## Supplied passage
----

Ken: The Ups and Downs of Ken Livingstone
- Author: Andrew Hosken
- Language: English
- Subject: Ken Livingstone
- Genre: Non-fiction, Biography
- Publisher: Arcadia Books
- Publication date: 8 April 2008
- Publication place: United Kingdom
- Media type: Print (hardcover & paperback)
- Pages: x, 435 (first edition)
- ISBN: 9781905147724
- OCLC: 254236065
- Preceded by: Nothing Like a Dame

= Ken: The Ups and Downs of Ken Livingstone =

Biographical publication

Ken: The Ups and Downs of Ken Livingstone is a 2008 biography of Ken Livingstone by British journalist and author Andrew Hosken. First published on 8 April 2008, the book's provisional title had been Ken: The Fall and Rise of Ken Livingstone.

The unauthorised biography, based on 30 hours of interviews with Livingstone, revealed that he had five children by three different women, previously unknown by the general public. The story was broken by the BBC just prior to publication of the book. Livingstone responded: "I don't think anybody in this city is shocked about what consenting adults do. As long as you don't involve children, animals and vegetables, they leave you to get on and live their own life in their own way. What happens in my private life is a matter solely for me and the people that share my private life."

Following the leak of the book's "major scoop" Arcadia Books was forced to bring forward publication (originally planned for 22 April 2008) and ordered an immediate reprint in expectation of "saturation press coverage" in the run up to the 1 May 2008 mayoral election in which Livingstone was standing against Boris Johnson and Brian Paddick. Livingstone nevertheless attended the book's launch party at Foyles bookshop in Charing Cross Road, London, and said: "I gave Andrew Hosken 30 hours of time for interviews because I felt it was part of the accountability process. I think it was a fair account given Andrew's political stance."

The book additionally discussed Livingstone's links to Gerry Healy, an extreme Left-winger and leader of the Workers Revolutionary Party, and published documents alleging that Healy had received funding from Libyan dictator Muammar Gaddafi and Saddam Hussein. Healy was responsible for printing the Labour Herald, edited by Livingstone and former Lambeth Borough Council leader Ted Knight in the 1980s. Livingstone told Hosken he "could not remember whether he ever asked [Healy] if he had taken money from regimes such as Libya but stressed he had not been aware of such links and had never personally accepted such funds."

Hosken also noted that David Miliband, then Secretary of State for Foreign and Commonwealth Affairs, had "airbrushed" his association with Livingstone from his CV. Miliband had worked as a Greater London Council (GLC) management trainee under Livingstone's leadership but no longer mentions this in his official CV or his Who's Who entry, "despite the (seemingly) less important entries showing his support for Arsenal and South Shields FC."

----

(Extracted data entries)
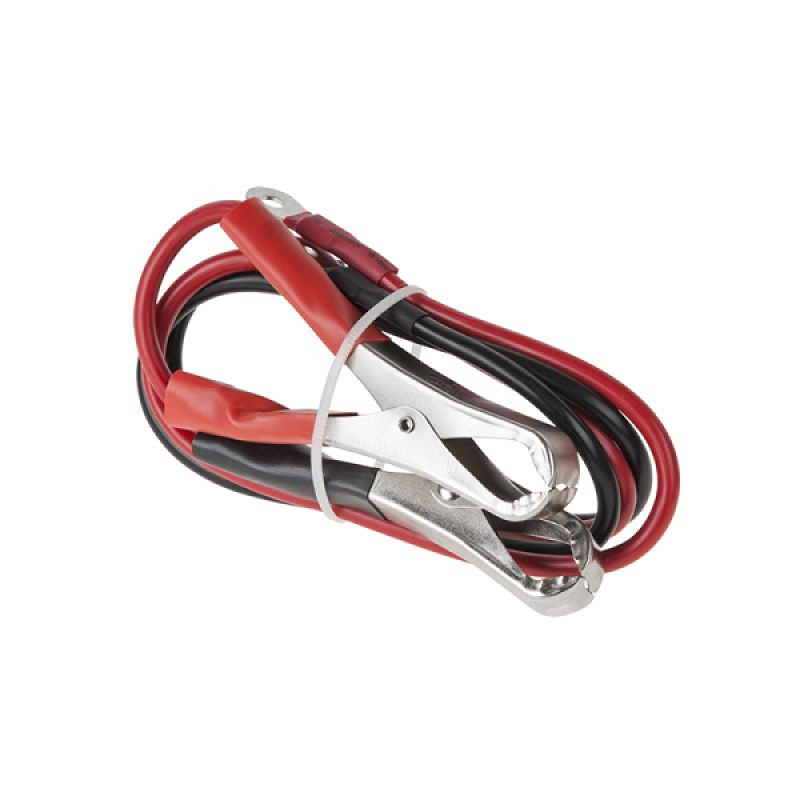 Invertor de tensiune 24V-220W 1000W KEMOT URZ3166.30642                                                                                                                                                 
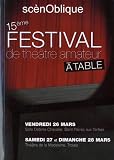 Sc�nOblique 2010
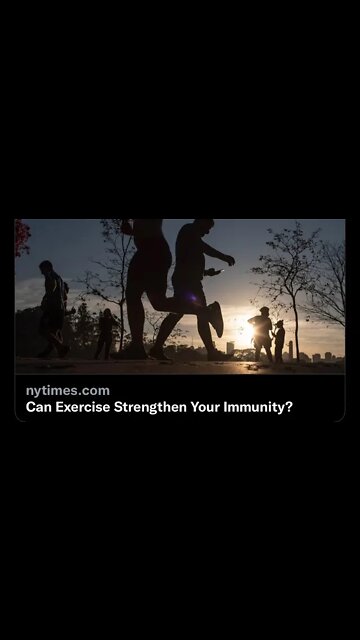 If only someone would have known 🙄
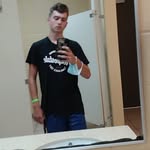 Guy Livingston - @guy_liv_ - Instagram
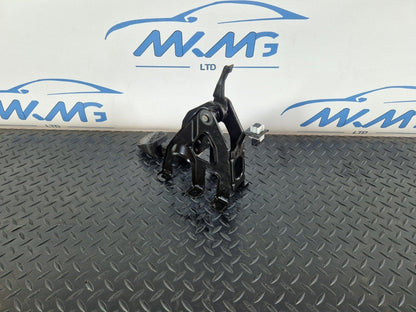 18-ON MERCEDES BENZ SPRINTER W907 BRAKE PEDAL ASSEMBLY A9102900000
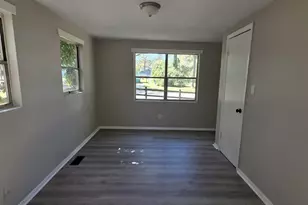 4030 Gonzales Ave, Columbia, SC 29203 - Photo 15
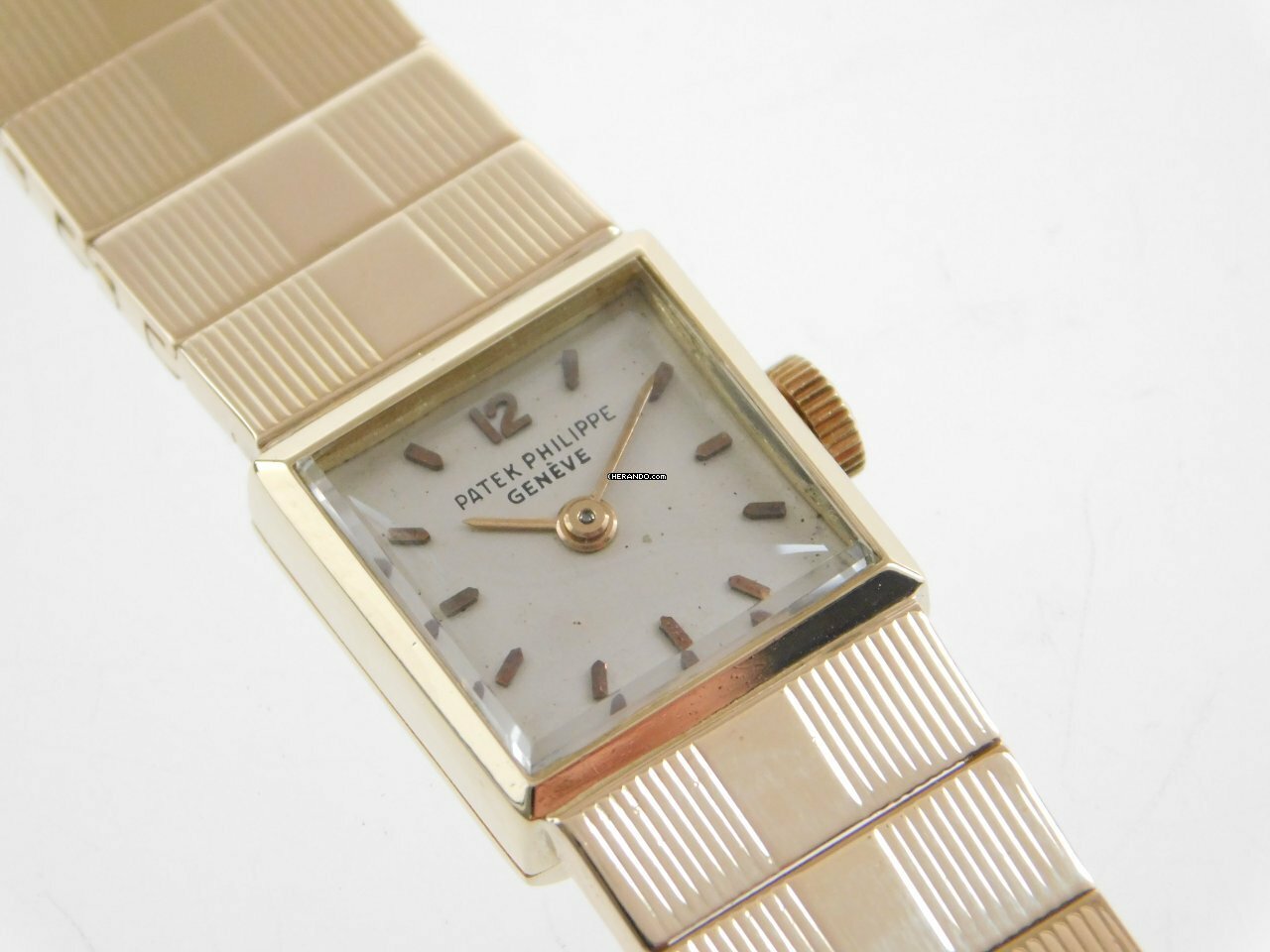 watches-308949-26142168-4bwd7ossg71lc3nk4qqm00zs-ExtraLarge.jpg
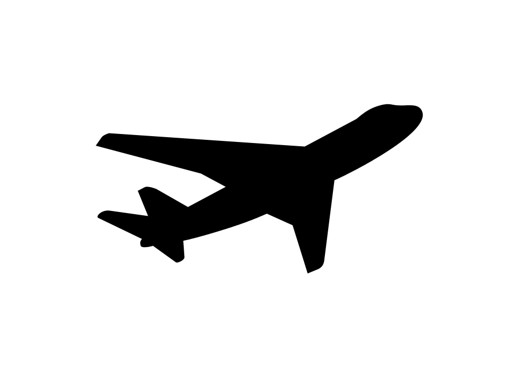 SIAE 2027 International Paris Air Show SIAE 2027 International Paris Air Show 開催都市 イメージ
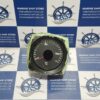 DEIF 1114200013A 0-120 C METER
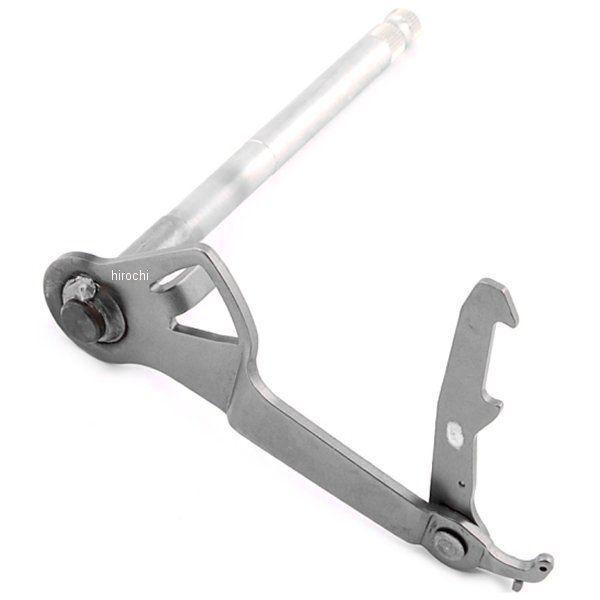モンキー 【即納】 24610-065-921 ホンダ純正 Z50J-4/5/6/7 モンキー 【即納】 24610-065-921 ホンダ純正 Z50J-4/5/6/7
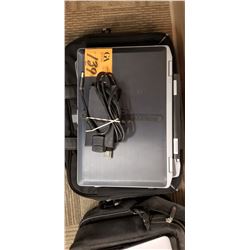 2 Dell Latitude intel core 17 Vpro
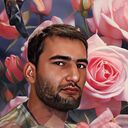 ���������� ���������, ���� ������� NOSIR, 34 ����, ������������ ��� ������, ����� � ���������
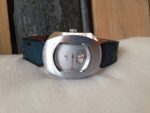 Sindaco digital 1970 watch Switzerland - Image 3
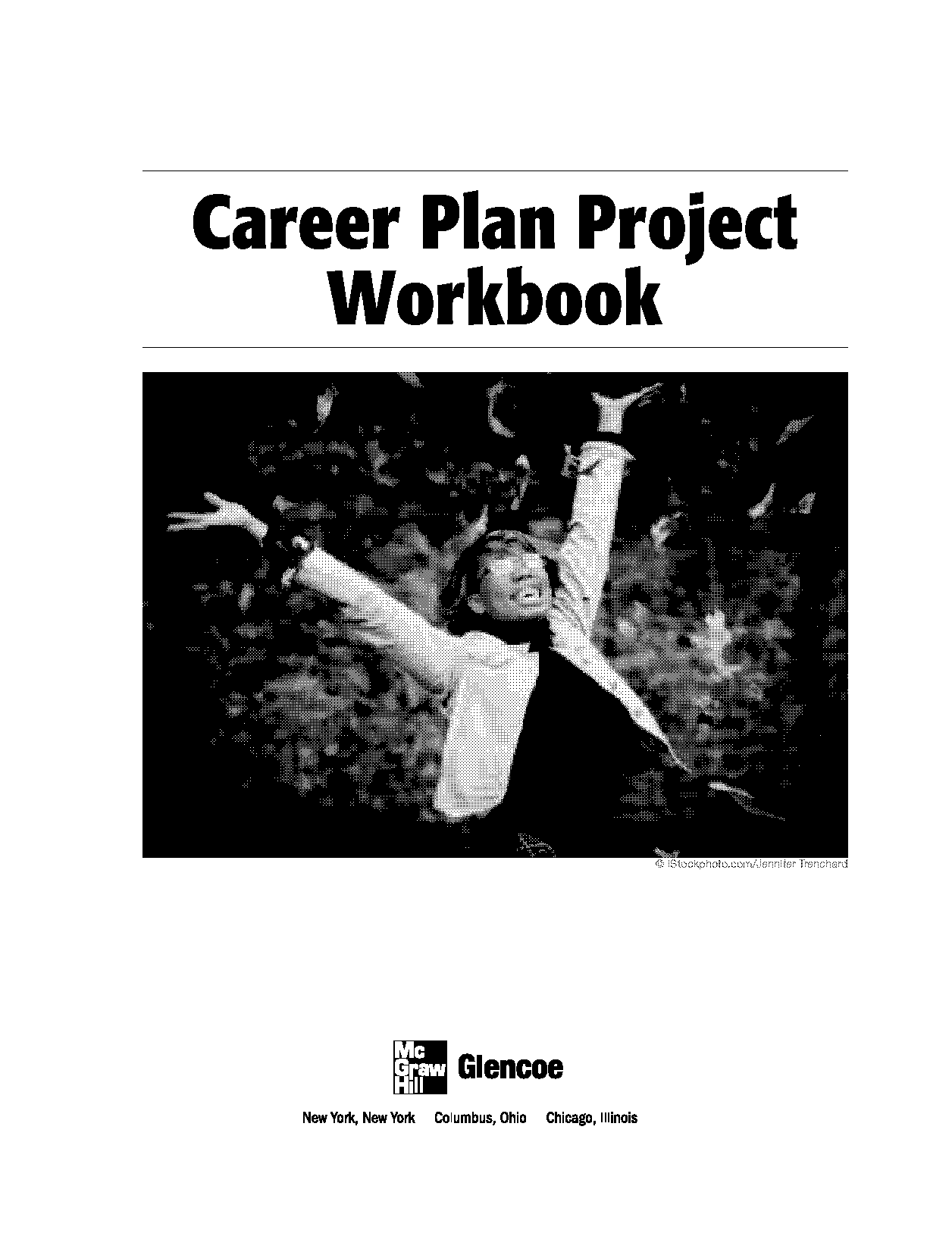 free job readiness worksheets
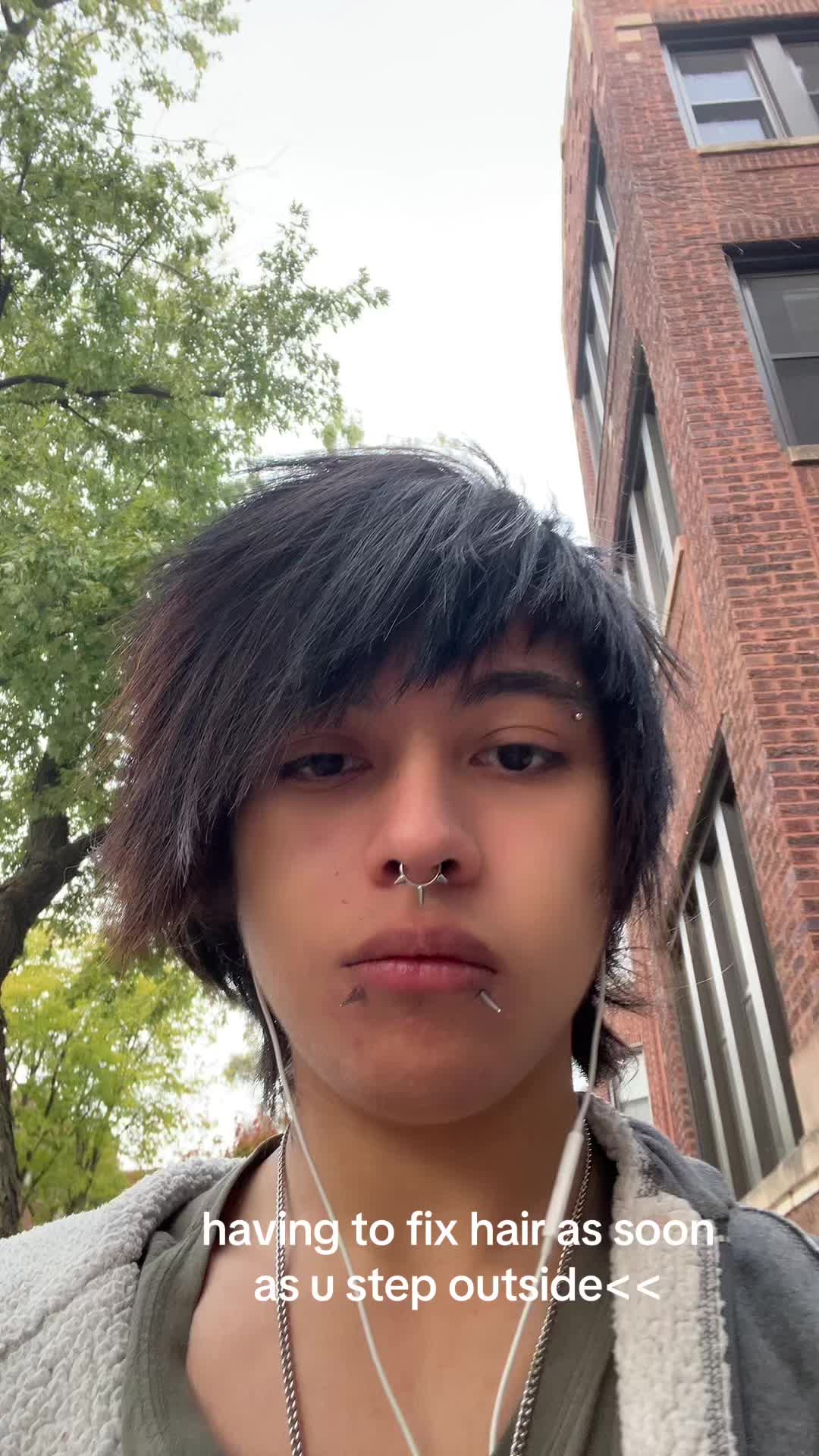 @zombibonezz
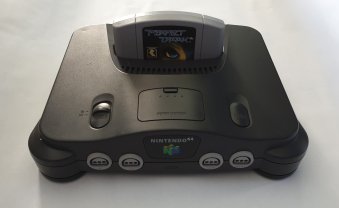 Location : console jeux videos Location : console jeux videos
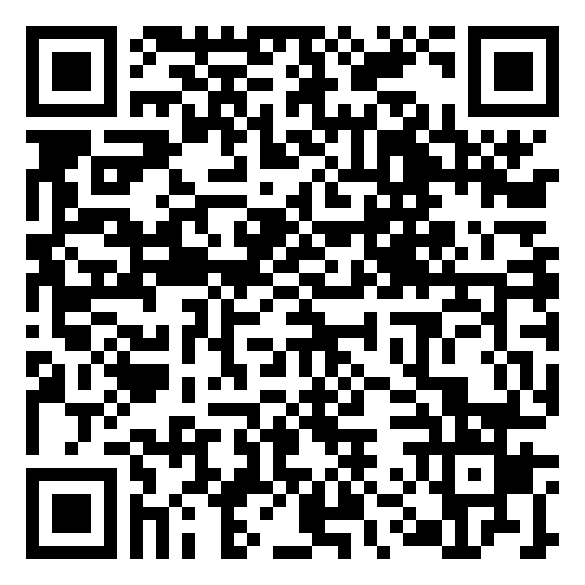 QR code 36283069800000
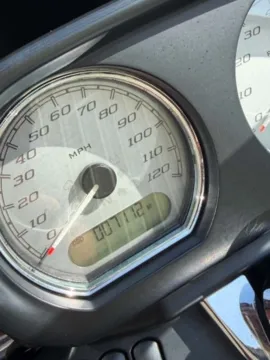 Photos of 2021 Harley-Davidson Touring Road Glide for sale in Tacoma, WA at Goodfellas Motor Company
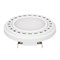 Лампа AR111-UNIT-G53-12W- Day4000 (WH, 120 deg, 12V) (Arlight, Металл) 025637 - фото 62409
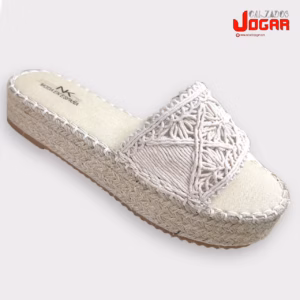 NK017 BEIGE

----

## Required actions
(a) According to the article on the Livingstone biography, what was the book's provisional title?
(b) Extract the passage from the article on the Livingstone biography that begins at the words "- Pages: x, 435" and ends after "of Ken Livingstone.".

## Answers to the tasks
(a) Ken: The Fall and Rise of Ken Livingstone

(b)
- Pages: x, 435 (first edition)
- ISBN: 9781905147724
- OCLC: 254236065
- Preceded by: Nothing Like a Dame

= Ken: The Ups and Downs of Ken Livingstone =

Biographical publication

Ken: The Ups and Downs of Ken Livingstone is a 2008 biography of Ken Livingstone by British journalist and author Andrew Hosken. First published on 8 April 2008, the book's provisional title had been Ken: The Fall and Rise of Ken Livingstone.